— Material shown —
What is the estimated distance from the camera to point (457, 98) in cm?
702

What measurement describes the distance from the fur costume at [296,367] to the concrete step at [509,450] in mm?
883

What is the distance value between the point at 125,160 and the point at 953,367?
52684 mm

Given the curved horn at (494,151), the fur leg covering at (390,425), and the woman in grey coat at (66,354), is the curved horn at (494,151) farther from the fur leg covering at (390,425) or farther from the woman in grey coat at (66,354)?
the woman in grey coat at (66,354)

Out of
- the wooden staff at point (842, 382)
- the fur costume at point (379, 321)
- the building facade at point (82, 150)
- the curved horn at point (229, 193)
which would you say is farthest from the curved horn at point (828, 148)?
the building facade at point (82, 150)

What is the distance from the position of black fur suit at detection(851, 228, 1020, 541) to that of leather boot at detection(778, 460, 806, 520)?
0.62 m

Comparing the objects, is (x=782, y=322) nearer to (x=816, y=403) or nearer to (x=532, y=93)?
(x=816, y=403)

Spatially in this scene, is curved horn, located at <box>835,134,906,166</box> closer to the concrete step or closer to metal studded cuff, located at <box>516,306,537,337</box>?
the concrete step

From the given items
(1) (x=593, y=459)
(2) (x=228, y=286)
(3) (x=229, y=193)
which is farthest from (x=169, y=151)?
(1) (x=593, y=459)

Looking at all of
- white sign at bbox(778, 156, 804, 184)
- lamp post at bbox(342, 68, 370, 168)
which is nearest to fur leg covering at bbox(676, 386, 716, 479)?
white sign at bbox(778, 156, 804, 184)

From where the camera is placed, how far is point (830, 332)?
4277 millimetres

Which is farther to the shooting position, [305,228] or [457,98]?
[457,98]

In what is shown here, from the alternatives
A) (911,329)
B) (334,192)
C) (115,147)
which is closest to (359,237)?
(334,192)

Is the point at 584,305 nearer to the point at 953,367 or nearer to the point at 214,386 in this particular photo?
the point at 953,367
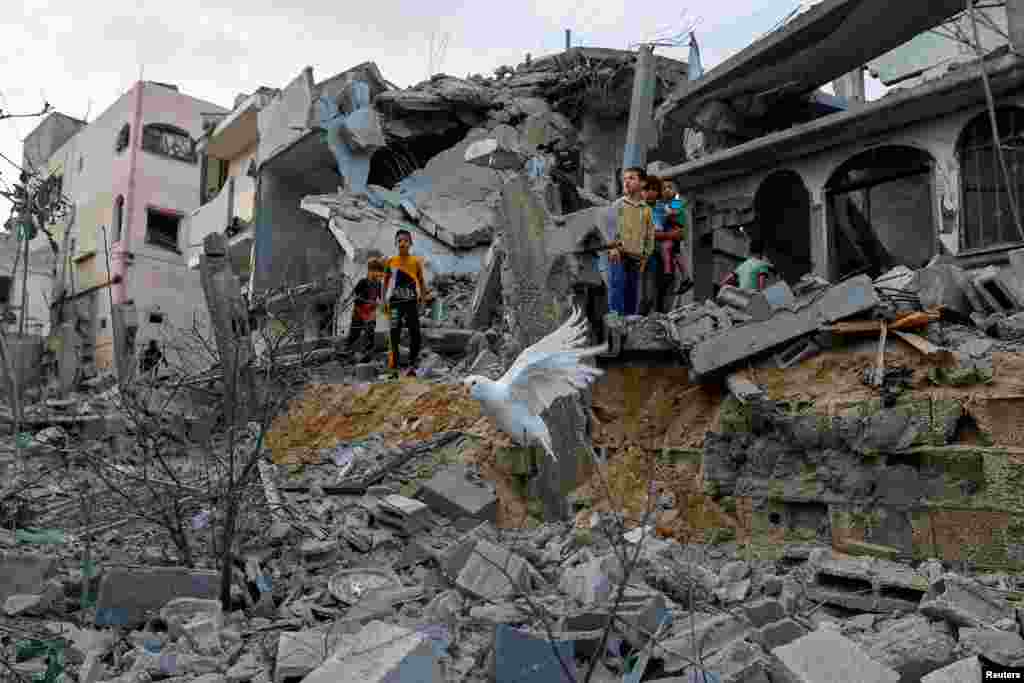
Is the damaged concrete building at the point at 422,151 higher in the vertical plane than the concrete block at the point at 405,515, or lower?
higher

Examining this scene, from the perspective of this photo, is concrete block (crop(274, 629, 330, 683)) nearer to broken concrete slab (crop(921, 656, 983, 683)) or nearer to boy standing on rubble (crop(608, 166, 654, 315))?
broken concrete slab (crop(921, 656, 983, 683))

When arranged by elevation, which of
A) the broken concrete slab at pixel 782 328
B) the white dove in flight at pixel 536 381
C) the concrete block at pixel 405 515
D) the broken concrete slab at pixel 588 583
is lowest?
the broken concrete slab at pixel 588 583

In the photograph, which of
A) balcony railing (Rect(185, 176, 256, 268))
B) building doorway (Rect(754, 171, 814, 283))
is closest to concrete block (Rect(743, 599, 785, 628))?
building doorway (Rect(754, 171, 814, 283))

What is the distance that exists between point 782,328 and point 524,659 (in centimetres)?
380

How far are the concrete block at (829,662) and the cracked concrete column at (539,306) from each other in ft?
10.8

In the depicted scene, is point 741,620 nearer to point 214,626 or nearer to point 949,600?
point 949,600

---

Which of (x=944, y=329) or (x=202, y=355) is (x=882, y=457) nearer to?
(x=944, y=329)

— What to produce —
Count the lines above that contain the string "grey" with matching case, and reply with the number only.

— Correct response —
2